Exercise requirements :: Every line in the listing below from the one with "used 2022 Kia Seltos car, priced at $19,372" through the one with "H&H Women's Stripe Tailored Pants" is to be reproduced exactly, both ends included; leave out the rest.

Dataset records ::

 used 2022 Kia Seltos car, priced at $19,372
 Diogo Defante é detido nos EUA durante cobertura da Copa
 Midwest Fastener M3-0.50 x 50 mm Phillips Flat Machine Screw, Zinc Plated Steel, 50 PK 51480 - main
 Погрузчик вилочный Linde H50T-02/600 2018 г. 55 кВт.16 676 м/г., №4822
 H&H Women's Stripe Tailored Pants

---

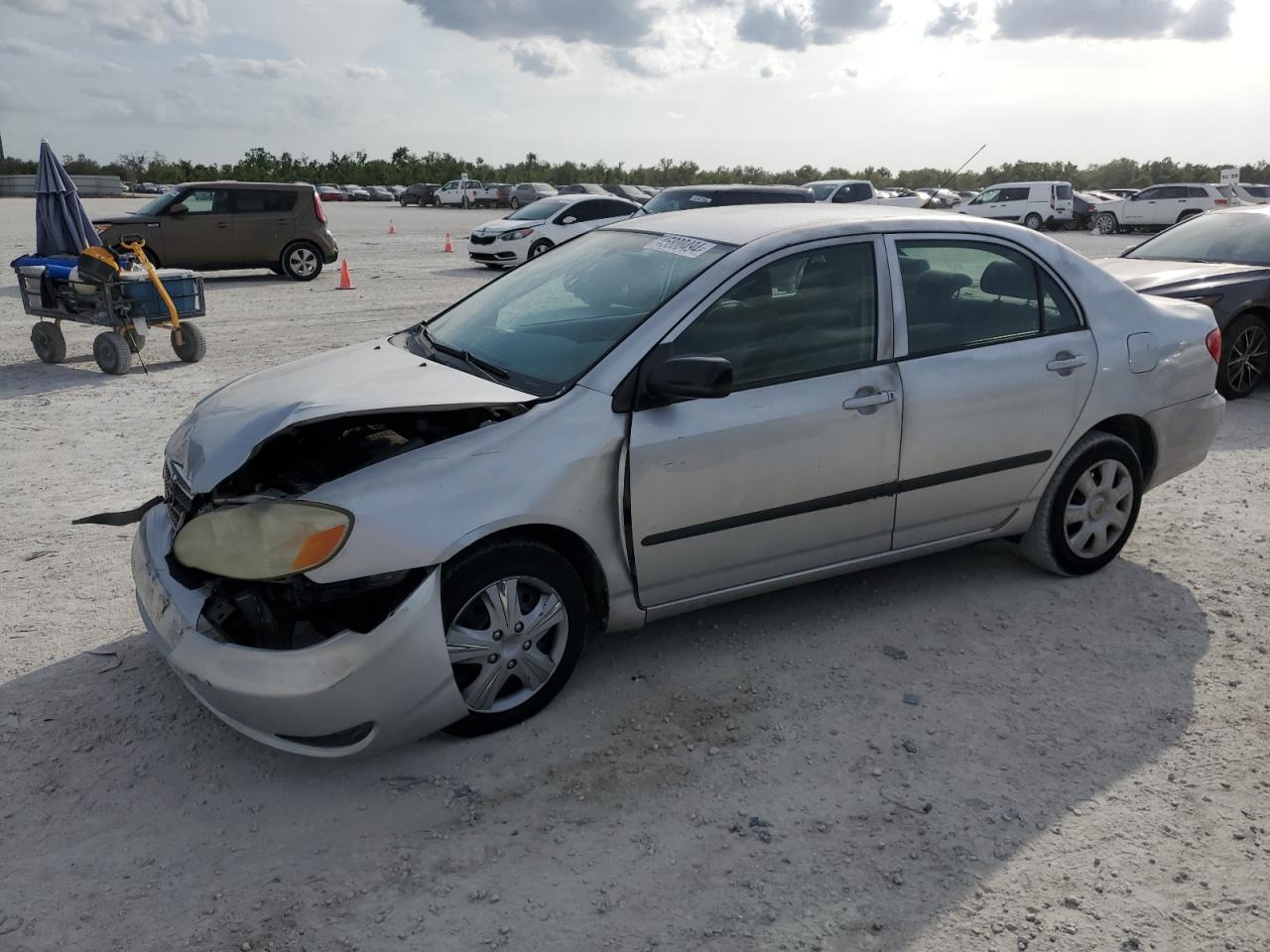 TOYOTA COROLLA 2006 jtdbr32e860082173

==

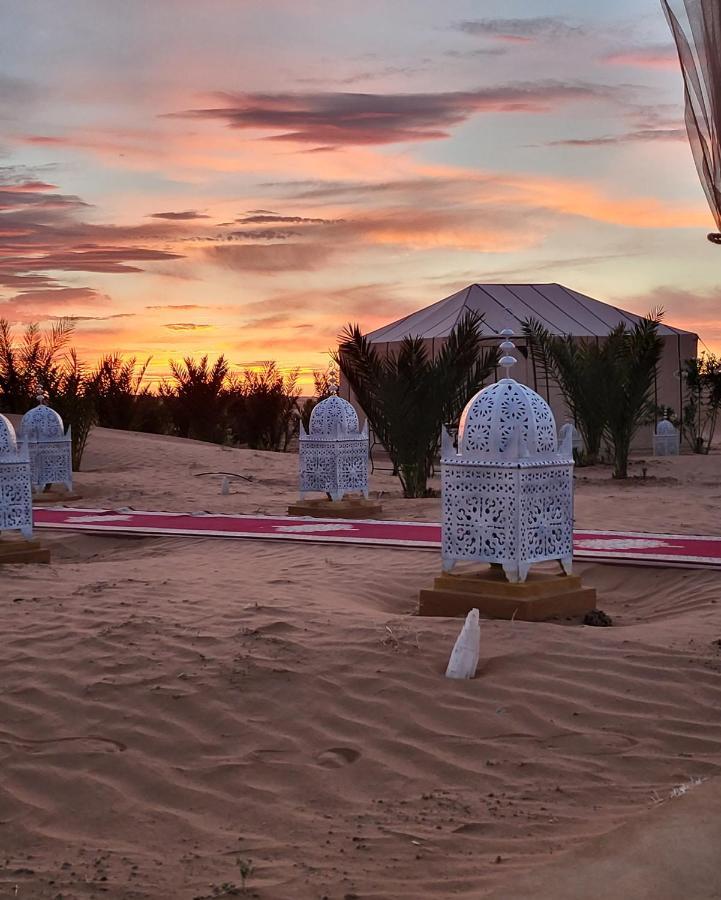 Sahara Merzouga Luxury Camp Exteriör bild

Output for this exercise ::
 used 2022 Kia Seltos car, priced at $19,372
 Diogo Defante é detido nos EUA durante cobertura da Copa
 Midwest Fastener M3-0.50 x 50 mm Phillips Flat Machine Screw, Zinc Plated Steel, 50 PK 51480 - main
 Погрузчик вилочный Linde H50T-02/600 2018 г. 55 кВт.16 676 м/г., №4822
 H&H Women's Stripe Tailored Pants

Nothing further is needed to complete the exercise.